Following the flow and context of Paul's letter (i.e., not putting an anti-Torah "spin" on the text), a correct translation of de in this verse, would be "furthermore" or "moreover."

In verse 7, Paul further equates (faith in) Yeshua with following God's Torah (Romans 10:4), by quoting a passage from the Torah (Deuteronomy 30:11-14), that speaks of obeying the Torah in faith (i.e., you don't have to work it, as it is in your heart), and directly applying it to "believing in Yeshua."

Again, Paul shows that faith/trust via proper understanding of Torah (Romans 10:2-3), and faith/trust via proper understanding of Yeshua (Matthew 5:17-21), are the same thing. You cannot follow Torah "in faith" and deny Yeshua, and you cannot "have faith" in Yeshua while maintaining that you are not subject to the Torah of God (Romans 8:6-7, 1 John 2:3-5).

9  That if thou shalt confess with thy mouth the Lord Jesus, and shalt believe in thine heart that God hath raised him from the dead, thou shalt be saved.

Having linked faith in Yeshua to the commandment of following Torah (in verses 6-8), Paul now brings forth the idea of "verbal repentance."

The Talmud has some interesting commentary on confessing sin and atonement:

Talmud, Yoma 36b - Our Rabbis taught: And shall make atonement — Scripture speaks of atonement through words. You say it refers to atonement through words. But perhaps it refers to atonement [obtained] through [sacrificial] blood? I infer it thus: Here ‘atonement is mentioned and there ‘atonement’ is mentioned — Just as the atonement mentioned in connection with the he-goat is one through words, so the atonement mentioned with the bullock is one obtained through words. And if you wish to argue against it, then [learn from]: And Aaron shall present the bullock for the sin-offering, which is for himself and shall make atonement for himself and for his house, yet the bullock has not been slaughtered! What does ‘And if you wish to argue against it’ imply? — This: And if you would say: Let us infer from the he-goat prepared within the Temple, the atonement of which is obtained through blood, behold [against that argument] Scripture says: ‘And he shall make atonement’, and the bullock has not been slaughtered yet!

Talmud, Megilah 20b - AND FOR THE CONFESSION MADE OVER THE OXEN, an analogy being drawn between the ‘atonement’ mentioned in this connection and that mentioned in connection with the Day of Atonement, as it has been taught in reference to the Day of Atonement: ‘And he shall make atonement for himself and for his house: the text speaks of atonement made by words. And atonement is by day, as it is written, For on this day shall atonement be made for you.

Data records
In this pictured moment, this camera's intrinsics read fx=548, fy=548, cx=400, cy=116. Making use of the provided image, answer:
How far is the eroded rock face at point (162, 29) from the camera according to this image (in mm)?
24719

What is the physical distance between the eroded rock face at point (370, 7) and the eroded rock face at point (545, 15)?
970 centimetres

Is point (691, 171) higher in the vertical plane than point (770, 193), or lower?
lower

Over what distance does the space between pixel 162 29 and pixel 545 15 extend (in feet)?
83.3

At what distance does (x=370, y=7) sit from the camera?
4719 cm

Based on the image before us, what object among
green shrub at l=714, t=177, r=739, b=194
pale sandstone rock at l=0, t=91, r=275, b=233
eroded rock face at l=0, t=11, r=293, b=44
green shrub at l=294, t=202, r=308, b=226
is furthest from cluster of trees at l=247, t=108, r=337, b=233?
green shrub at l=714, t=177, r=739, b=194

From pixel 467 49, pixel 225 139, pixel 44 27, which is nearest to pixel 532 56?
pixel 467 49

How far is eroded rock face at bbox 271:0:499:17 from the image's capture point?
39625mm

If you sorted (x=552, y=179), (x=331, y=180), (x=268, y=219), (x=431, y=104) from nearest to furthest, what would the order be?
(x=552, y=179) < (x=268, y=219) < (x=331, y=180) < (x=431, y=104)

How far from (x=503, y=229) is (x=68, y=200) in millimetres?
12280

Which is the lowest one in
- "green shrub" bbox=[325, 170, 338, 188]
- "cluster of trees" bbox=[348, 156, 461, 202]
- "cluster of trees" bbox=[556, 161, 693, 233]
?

Required task
Write out the stretch of the Romans commentary that begins with the words "In verse 7, Paul" and ends with "shalt be saved.", swapping "the same thing" for "one and the same".

The reply
In verse 7, Paul further equates (faith in) Yeshua with following God's Torah (Romans 10:4), by quoting a passage from the Torah (Deuteronomy 30:11-14), that speaks of obeying the Torah in faith (i.e., you don't have to work it, as it is in your heart), and directly applying it to "believing in Yeshua."

Again, Paul shows that faith/trust via proper understanding of Torah (Romans 10:2-3), and faith/trust via proper understanding of Yeshua (Matthew 5:17-21), are one and the same. You cannot follow Torah "in faith" and deny Yeshua, and you cannot "have faith" in Yeshua while maintaining that you are not subject to the Torah of God (Romans 8:6-7, 1 John 2:3-5).

9  That if thou shalt confess with thy mouth the Lord Jesus, and shalt believe in thine heart that God hath raised him from the dead, thou shalt be saved.